In the Spring of 1843, Friend Hopper visited Rhode Island, and Bucks
County, in Pennsylvania, to address the people in behalf of the
enslaved. He was accompanied by Lucinda Wilmarth, a very intelligent and
kind-hearted young person, who sometimes spoke on the same subject.
After she returned to her home in Massachusetts, she wrote as follows,
to the venerable companion of her mission; "Dear Father Hopper, I see by
the papers that Samuel Johnson has gone home. I well remember our call
upon him, on the second Sunday morning of our sojourn in that land of
roses. I also remember his radiant and peaceful countenance, which told
of a life well spent, and of calm and hopeful anticipations of the
future. I love to dwell upon my visit to Pennsylvania. I never saw
happier or more lovely homes. Never visited dwellings where those little
household divinities, goodness, order, and cheerfulness, held more
universal sway. I was enabled to view men and things from an entirely
new point of view. I had previously seen nothing of Quakerism, except in
a narrow orthodox form, with which I had no sympathy.

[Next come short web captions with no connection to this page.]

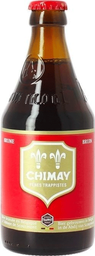 Chimay Rouge 330cc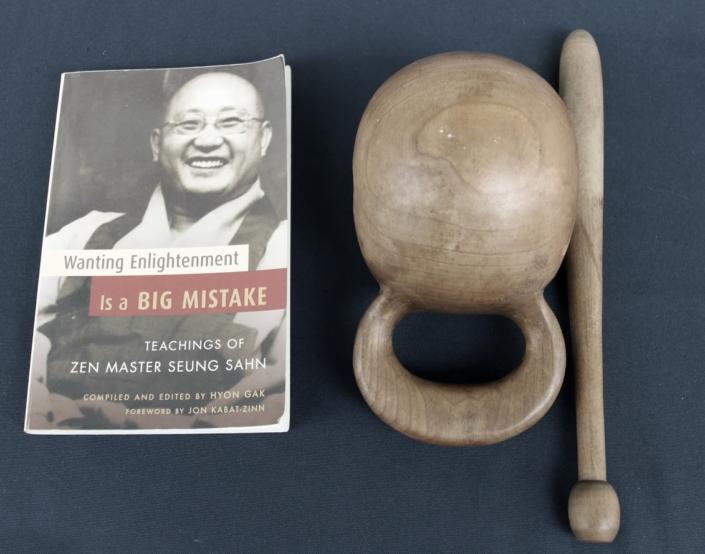 מוקטק וספר של זן מאסטר סונג סאן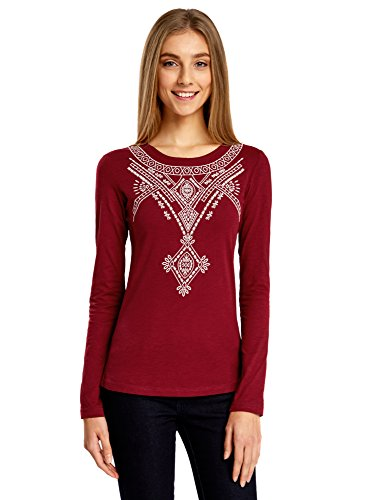 oodji Ultra Women's Embroidered Long Sleeve T-Shirt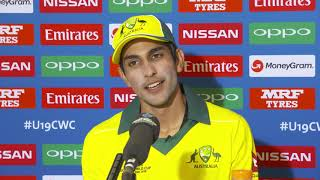 Australia Captain on Loss of ICC U19s Final
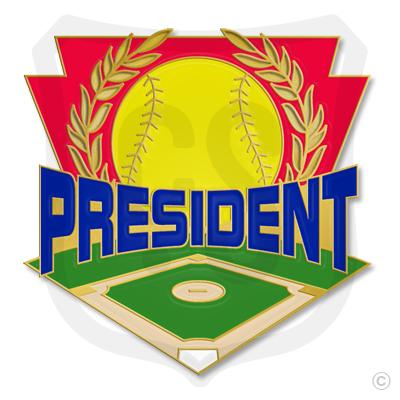 President (Softball)
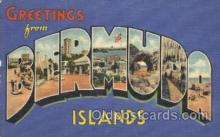 LLT100032 - Bermuda Island, Usa Large Letter Town, Towns, Postcard Postcards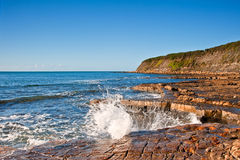 Kimmeridge Bay seascape with rocks Stock Photo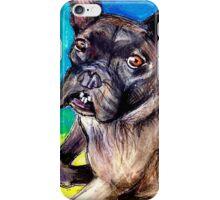 Family Dog iPhone Case/Skin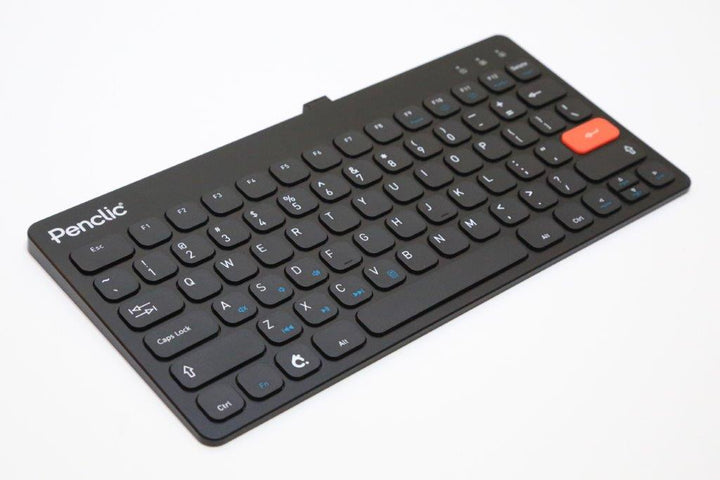 Penclic's Mini Keyboard (Wireless)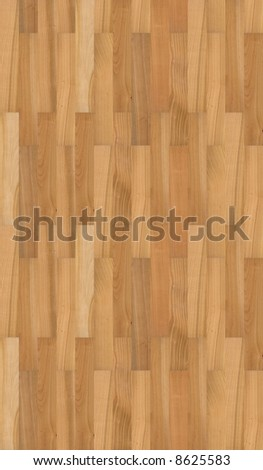 seamless wooden floor texture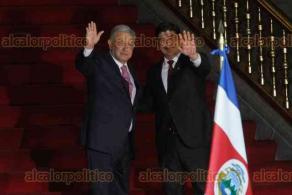 Ciudad de México, 21 de octubre de 2019.- En Palacio Nacional, el presidente Andrés Manuel López Obrador dio la bienvenida a su homólogo de Costa Rica, Carlos Andrés Alvarado Quesada, acompañado de sus delegaciones diplomáticas.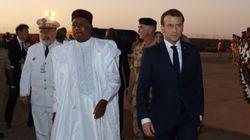 Avec le G5 Sahel, Macron veut gagner la bataille de l'opinion africaine pour avoir des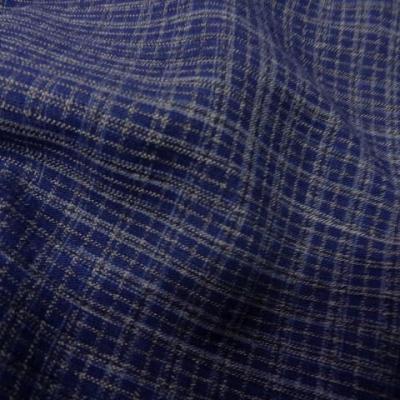 Lin polyester bleu carreaux 3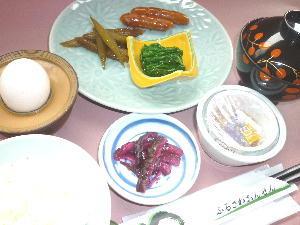 <簡単×朝食付>ごはんはおかわり自由!品数控え目でリーズナブルなお手軽朝食
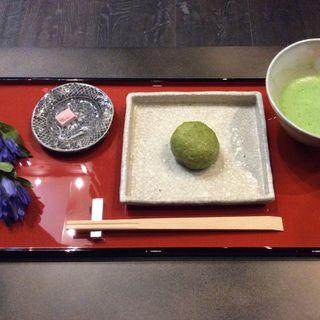 季節の生菓子 お飲み物セット(厨 otona くろぎ)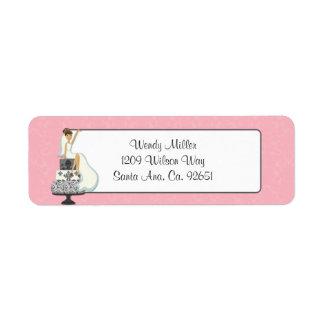 Etiquetas nupciales rosadas del remite de la ducha etiqueta de remitente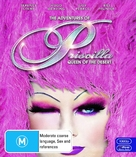 The Adventures of Priscilla, Queen of the Desert - Australian Blu-Ray cover (xs thumbnail)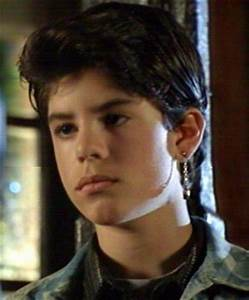 sage stallone images sage stallone wallpaper and ...
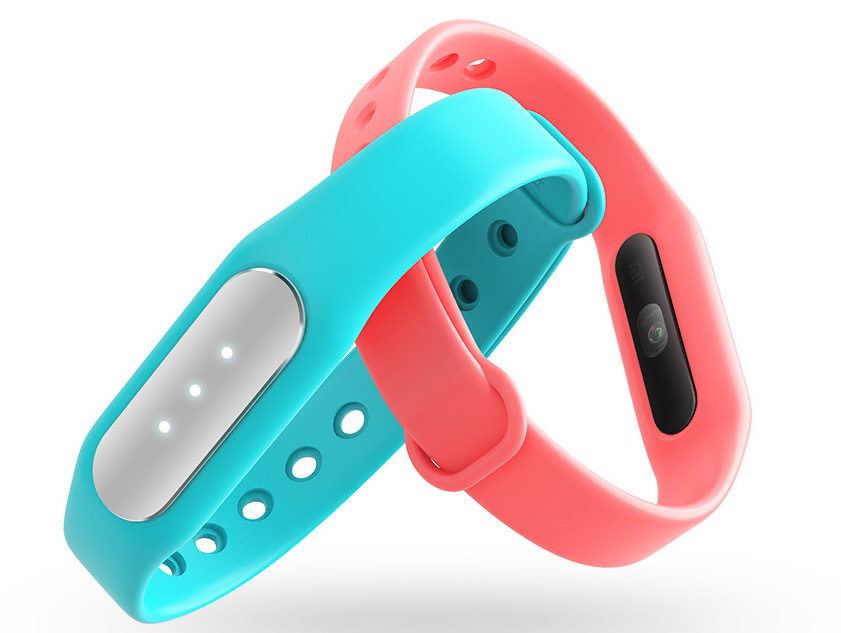 Xiaomi Mi Band 1S Price, Availability in India, China, ROW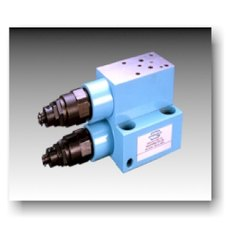 Cover For 2 Manual Pressure Setting, Electrically Selectable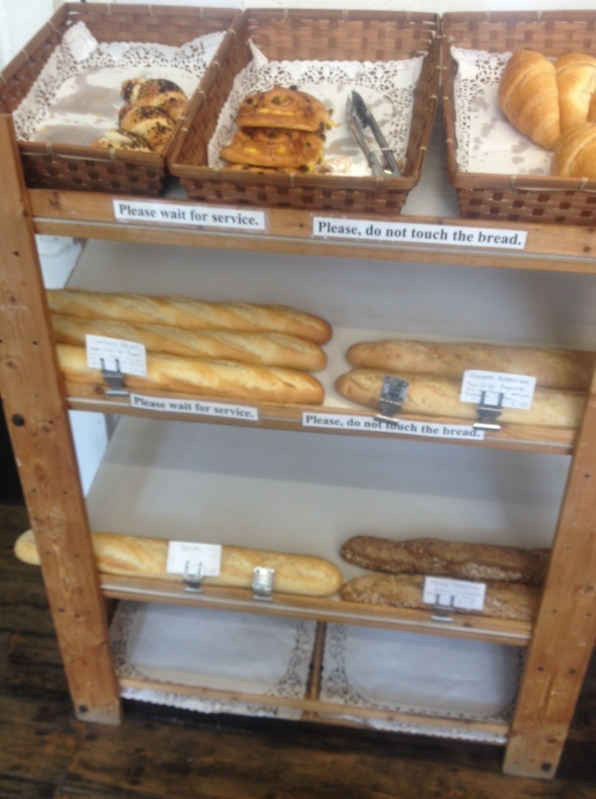 bread and pastries at Le Tour de France Streatham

I was much pleased
with the apparent freedom and philanthropy of the Friends I met there. I
know not whether it was their peculiar _ism_, that made them so
comparatively free and liberal. Perhaps I unconsciously assigned to
their Quakerism what merely belonged to their manhood. But the fact is,
they came nearer to realizing the ideal of Quakerism, associated in my
mind with Fox and Penn, than any people I have ever seen.

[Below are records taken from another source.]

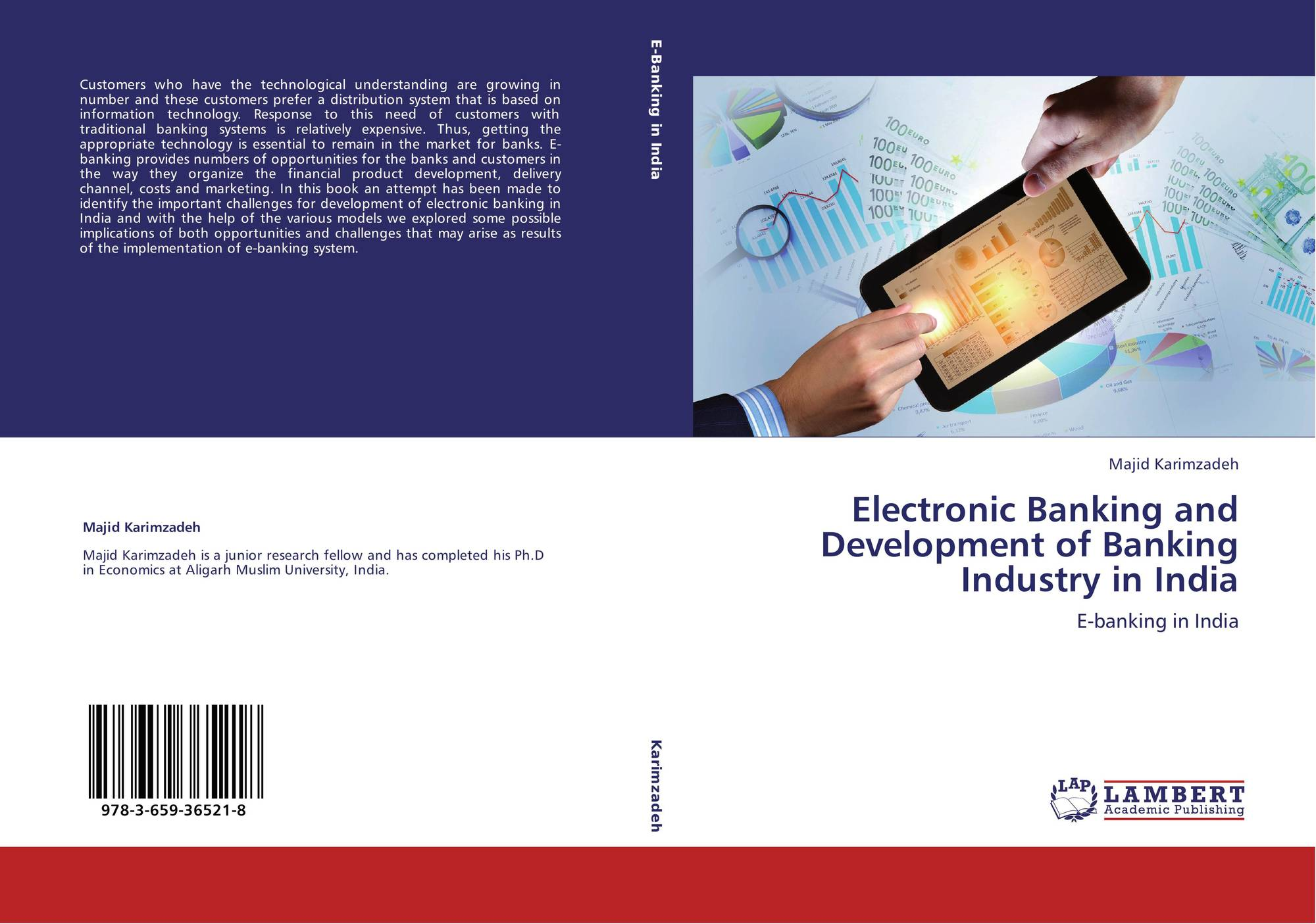 thesis on customer service in the banking industry The impact of information technology in nigeria's banking industry excellent service to customers who are.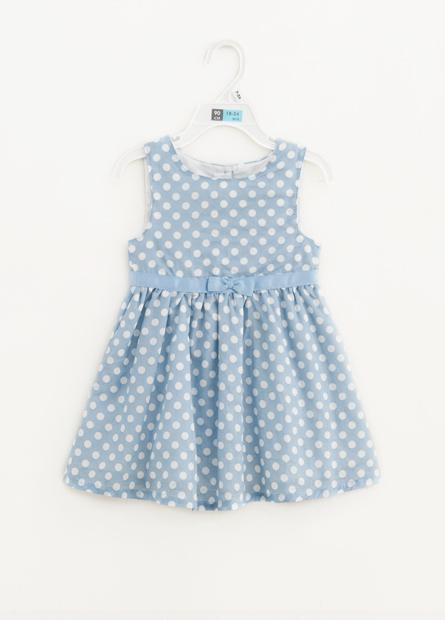 女嬰滿版圓點洋裝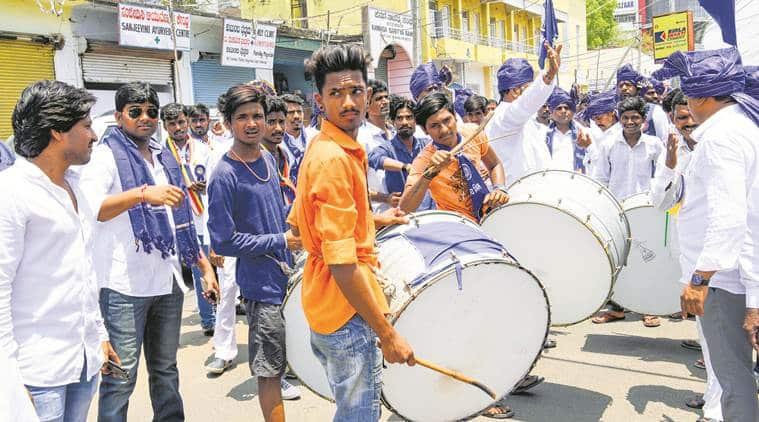Karnatak elections, Karnataka Lok Sabha elections, Gulbarga elections, Gulbarga polls, Ambedkar Jayanti, Mallikarjun Kharge, Lok Sabha elections 2019, Decision 2019, election news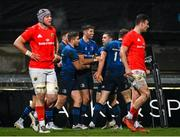 23 January 2021; Jordan Larmour of Leinster celebrates with team-mates Ross Byrne and Luke McGrath after scoring their side's first try during the Guinness PRO14 match between Munster and Leinster at Thomond Park in Limerick. Photo by Ramsey Cardy/Sportsfile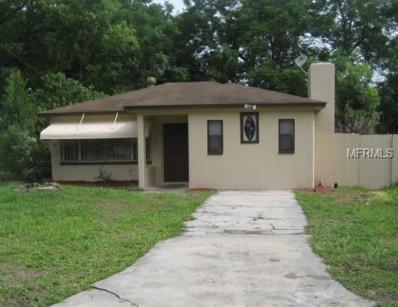 1612 E Idlewild Avenue, Tampa, FL 33610 - MLS#: T2922523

"I stopped at Providence on my way home. As soon as I entered Isaac
Hale's door, little Alice began to skip with joy, as she did that day
when we returned so unexpectedly to dine; but the next moment, she
looked down the stair-case, and exclaimed in a most anxious tone, 'Why
_did'nt_ Grandfather Hopper come? What _did_ you come alone for? What
_shall_ I do?' On my arrival home, the first noisy greetings of my
little brothers and sisters had scarcely subsided, before they began to
inquire, 'Why did'nt your _other_ father come, too?' They complained
that you had not written a single 'Tale of Oppression' for the Standard
since you were here. But a week after, my little sister came running
with an open newspaper in her hand, exclaiming, 'Father Hopper has made
another story!' She has named her doll for your little grand-daughter,
Lucy Gibbons, because you used to talk about her; and every day she
reads the book you gave her."

Friend Hopper found great satisfaction in the perusal of the above
letter, not only on account of his great regard for the writer, but
because many of the Friends in Bucks County were the delight of his
heart. He was always telling me that if I wanted to see the best farms,
the best Quakers, and the most comfortable homes in the world, I must go
to Bucks County. In his descriptions, it was a blooming land of peace
and plenty, approaching as near to an earthly paradise, as could be
reasonably expected.

At the commencement of 1845, the American Anti-Slavery Society made some
changes in their office at New-York, by which the duties of editor and
treasurer, were performed by the same person; consequently Friend
Hopper's services were no longer needed. When he retired from the office
he had held during four years, the Society unanimously voted him thanks
for the fidelity with which he had discharged the duties entrusted to
him.

At that time, several intelligent and benevolent gentlemen in the city
of New-York were much interested in the condition of criminals
discharged from prisons, without money, without friends, and with a
character so blasted, that it was exceedingly difficult to procure
employment. However sincerely desirous such persons might be to lead a
better life, it seemed almost impossible for them to carry their good
resolutions into practice. The inconsiderate harshness of society forced
them back into dishonest courses, even when it was contrary to their own
inclinations. That this was a fruitful source of crime, and consequently
a great increase of expense to the state, no one could doubt who
candidly examined the subject. To meet the wants of this class of
sufferers, it was proposed to form a Prison Association, whose business
it should be to inquire into individual cases, and extend such sympathy
and assistance as circumstances required. This subject had occupied
Friend Hopper's mind almost as early as the wrongs of the slave. He
attended the meetings, and felt a lively interest in the discussions, in
which he often took part. The editor of the New-York Evening Mirror,
alluding to one of these occasions, says: "When Mr. Hopper rose to offer
some remarks, we thought the burst of applause which greeted the quaint
old man, (in the very costume of Franklin) was a spontaneous homage to
goodness; and we thanked God and took courage for poor human nature."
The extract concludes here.